Kutipan:
○ ○ ○ ○ ○ ○ ○
To  Thi  Anh  (dalam  Zainudin  Fananie,  2002: 76), menjelaskan bahwa pembaca merupakan sentral pencerahan nilai estetik, karena  kemampuan  manusia  seperti  dikatakan  Petrarka  adalah  pusat  segala sesuatu  yang  menandaskan  kemampuan  manusia  yang  kreatif,  rasional,  dan estetik. Suwardi  Endraswara  (2003:  118)  menyatakan  bahwa,  resepsi  sastra adalah pendekatan penelitian sastra yang tidak berpusat pada teks. Karena teks sastra  bukan  satu-satunya  obyek  penelitian,  pendekatan  ini  tidak  murni meneliti sastra. Resepsi sastra justru meneliti teks sastra dalam kaitan tertentu. Teks  sastra  diteliti  dalam  kaitannya  dengan  pengaruh,  yakni  berterimaan
pembaca. Oleh karena itu dasar pemikirannya adalah teks sastra ditulis untuk disajikan kepada sidang pembaca.
2.  Langkah-langkah Metode Resepsi Sastra
Berdasarkan  arah  penelitian  dapat  dikembangkan  dua  metode,  yaitu
diakronik dan sinkronik.
a)  Metode diakronik dikaji resepsi pembaca dari angkatan yang berturut-turut
     sesudah masa penerbitan suatu karya sastra.
○ ○ ○ ○ ○ ○ ○
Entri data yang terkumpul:
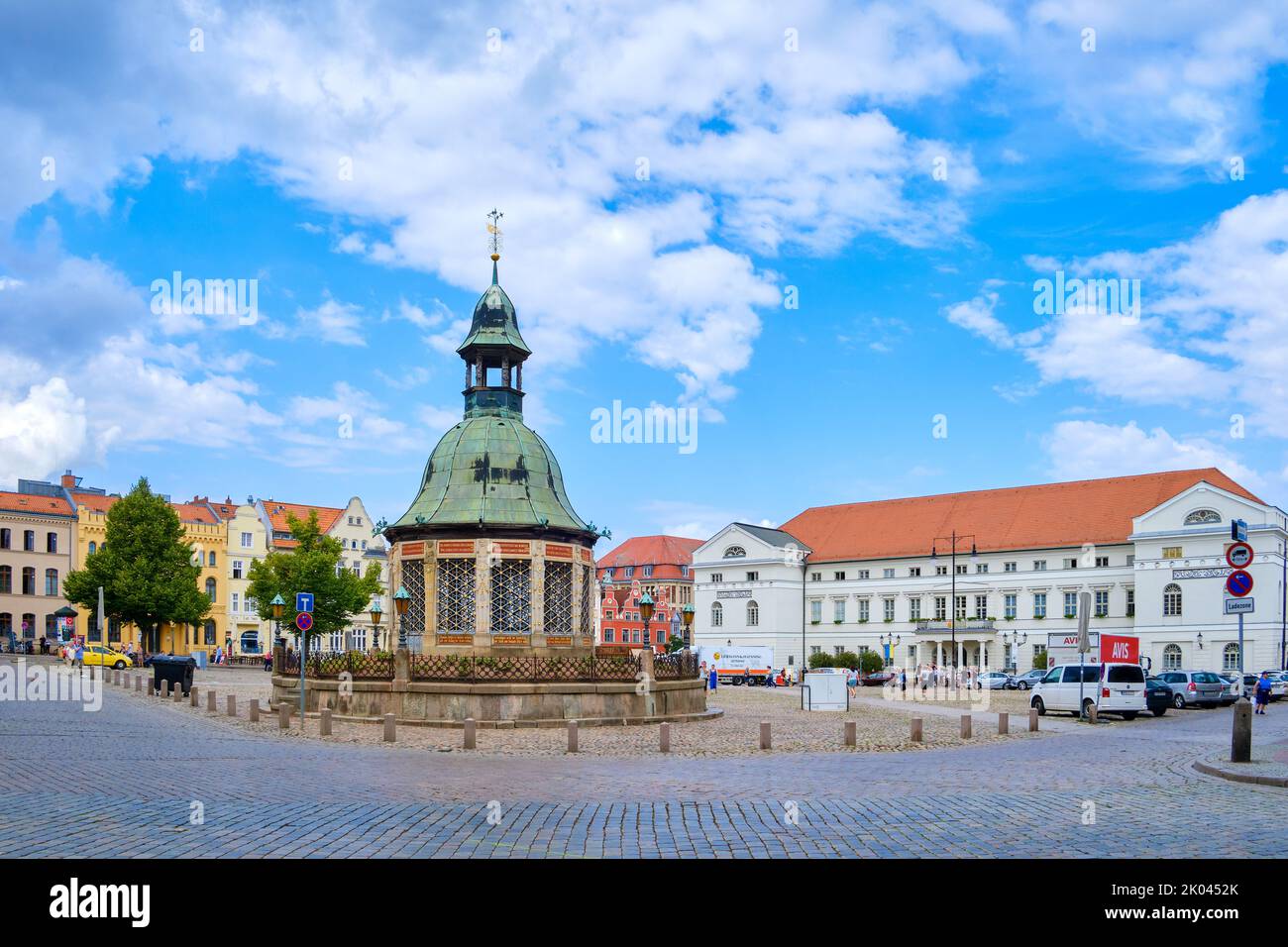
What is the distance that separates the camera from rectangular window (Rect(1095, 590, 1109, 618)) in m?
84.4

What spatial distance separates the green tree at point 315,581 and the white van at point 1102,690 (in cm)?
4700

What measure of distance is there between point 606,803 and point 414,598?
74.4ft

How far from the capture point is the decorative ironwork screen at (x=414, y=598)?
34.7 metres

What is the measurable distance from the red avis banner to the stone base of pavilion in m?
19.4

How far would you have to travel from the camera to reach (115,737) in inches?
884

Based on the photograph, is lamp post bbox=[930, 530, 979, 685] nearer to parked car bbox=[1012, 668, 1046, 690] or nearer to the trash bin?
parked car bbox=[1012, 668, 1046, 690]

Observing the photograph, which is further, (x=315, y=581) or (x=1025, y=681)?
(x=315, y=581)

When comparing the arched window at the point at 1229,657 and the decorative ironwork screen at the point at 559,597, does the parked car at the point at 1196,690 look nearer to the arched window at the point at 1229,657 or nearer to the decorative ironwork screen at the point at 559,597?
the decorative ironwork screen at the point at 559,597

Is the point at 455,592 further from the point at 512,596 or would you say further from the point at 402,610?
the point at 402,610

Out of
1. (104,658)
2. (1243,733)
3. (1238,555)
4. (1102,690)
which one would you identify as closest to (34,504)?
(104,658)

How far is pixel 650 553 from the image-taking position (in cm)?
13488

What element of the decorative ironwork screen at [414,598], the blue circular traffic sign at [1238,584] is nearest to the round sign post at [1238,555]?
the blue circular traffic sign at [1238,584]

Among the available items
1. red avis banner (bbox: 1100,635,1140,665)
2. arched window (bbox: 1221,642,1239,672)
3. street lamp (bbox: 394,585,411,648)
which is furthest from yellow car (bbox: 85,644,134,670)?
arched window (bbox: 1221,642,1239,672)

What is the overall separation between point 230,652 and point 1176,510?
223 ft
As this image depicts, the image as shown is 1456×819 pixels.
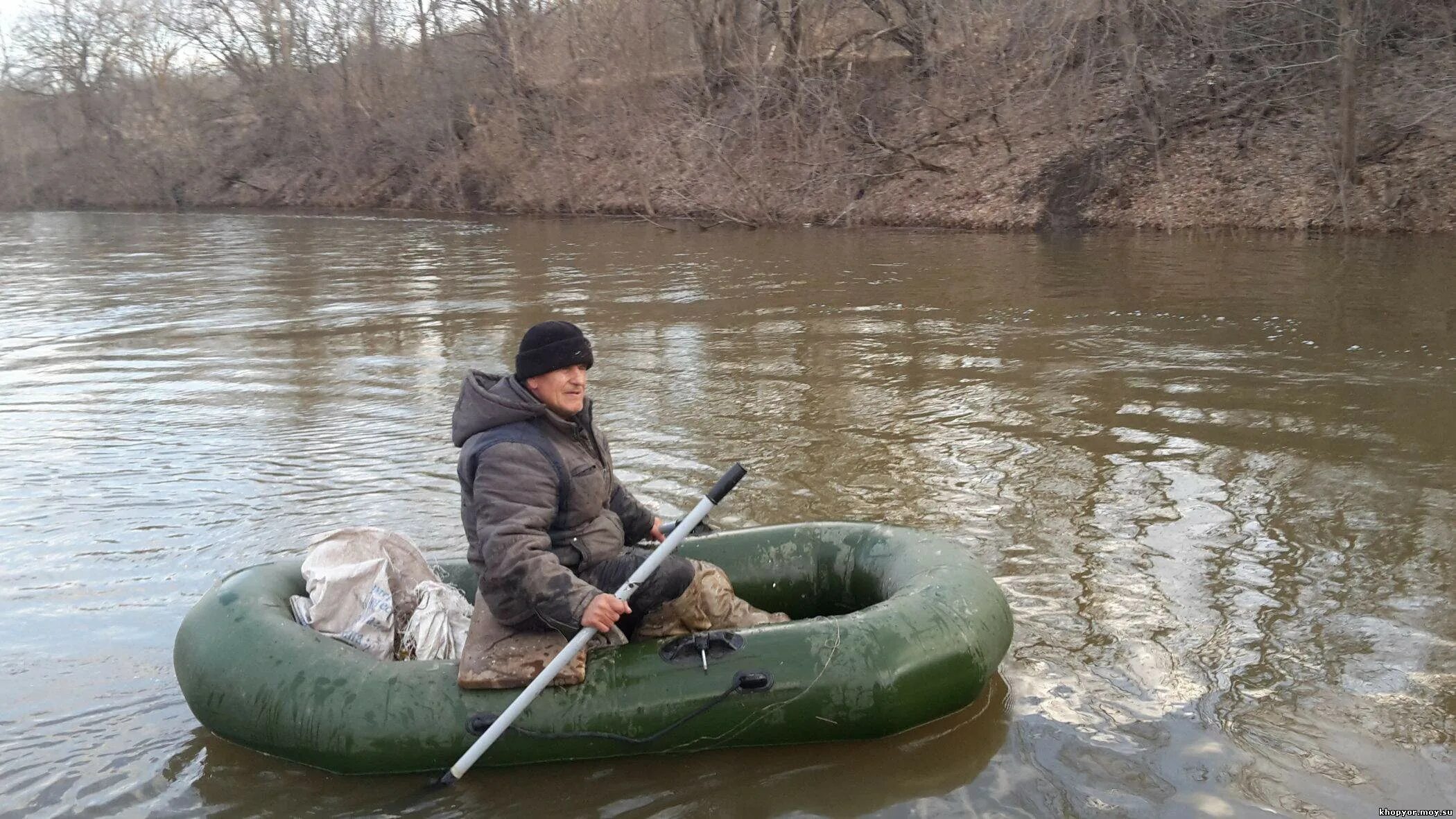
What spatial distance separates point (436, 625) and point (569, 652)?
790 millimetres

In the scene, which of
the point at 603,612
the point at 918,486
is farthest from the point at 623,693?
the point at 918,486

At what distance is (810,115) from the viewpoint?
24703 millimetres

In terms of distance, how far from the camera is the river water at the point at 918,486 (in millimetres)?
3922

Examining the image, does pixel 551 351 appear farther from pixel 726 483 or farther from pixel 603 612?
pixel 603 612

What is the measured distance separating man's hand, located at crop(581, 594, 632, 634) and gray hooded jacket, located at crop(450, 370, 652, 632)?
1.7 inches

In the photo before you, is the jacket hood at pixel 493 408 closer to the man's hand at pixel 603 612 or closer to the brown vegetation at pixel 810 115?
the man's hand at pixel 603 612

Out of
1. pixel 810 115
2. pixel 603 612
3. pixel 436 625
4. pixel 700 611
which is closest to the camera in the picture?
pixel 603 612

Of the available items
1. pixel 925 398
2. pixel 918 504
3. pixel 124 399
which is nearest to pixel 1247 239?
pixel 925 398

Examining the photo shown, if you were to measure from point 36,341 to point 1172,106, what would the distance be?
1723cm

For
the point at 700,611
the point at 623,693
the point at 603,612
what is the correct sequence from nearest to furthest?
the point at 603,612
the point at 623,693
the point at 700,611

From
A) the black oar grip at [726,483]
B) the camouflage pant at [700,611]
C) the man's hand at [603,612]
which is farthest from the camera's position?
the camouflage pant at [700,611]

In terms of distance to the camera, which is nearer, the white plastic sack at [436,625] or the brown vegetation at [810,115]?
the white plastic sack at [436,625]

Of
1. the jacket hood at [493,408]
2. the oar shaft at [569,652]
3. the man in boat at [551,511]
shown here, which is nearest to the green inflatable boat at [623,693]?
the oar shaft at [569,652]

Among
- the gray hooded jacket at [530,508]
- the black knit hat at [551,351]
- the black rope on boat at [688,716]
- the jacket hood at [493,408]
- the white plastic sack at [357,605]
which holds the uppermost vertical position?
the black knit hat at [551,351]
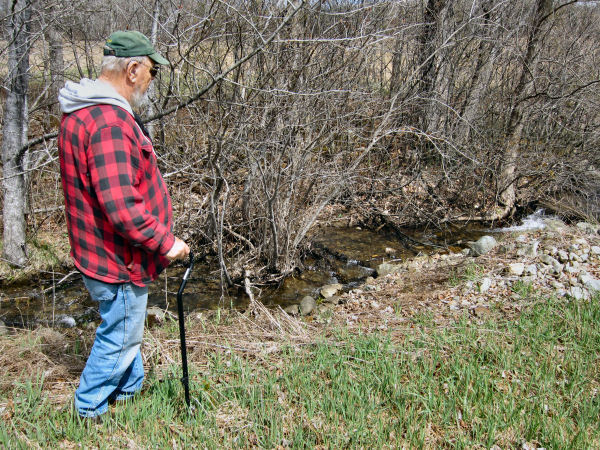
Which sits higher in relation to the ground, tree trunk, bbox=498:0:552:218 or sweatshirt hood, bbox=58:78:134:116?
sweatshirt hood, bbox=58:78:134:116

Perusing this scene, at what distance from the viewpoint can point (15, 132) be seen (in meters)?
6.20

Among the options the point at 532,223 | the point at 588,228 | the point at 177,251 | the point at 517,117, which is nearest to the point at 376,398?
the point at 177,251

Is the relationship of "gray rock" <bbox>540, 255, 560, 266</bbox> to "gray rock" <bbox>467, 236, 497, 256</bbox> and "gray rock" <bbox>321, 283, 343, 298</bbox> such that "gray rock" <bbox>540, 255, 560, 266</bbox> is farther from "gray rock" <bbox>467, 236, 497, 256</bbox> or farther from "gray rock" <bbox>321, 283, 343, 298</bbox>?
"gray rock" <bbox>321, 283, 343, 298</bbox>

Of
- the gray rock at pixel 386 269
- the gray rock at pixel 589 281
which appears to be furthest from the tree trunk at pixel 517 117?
○ ○ ○ ○ ○ ○ ○
Yang Diminta: Daftarkan semua nama orang yang disebut dalam kutipan tentang resepsi sastra. Baris-baris tersebut sama sekali tidak berperan di sini.

Jawaban Tugas: To Thi Anh, Zainudin Fananie, Petrarka, Suwardi Endraswara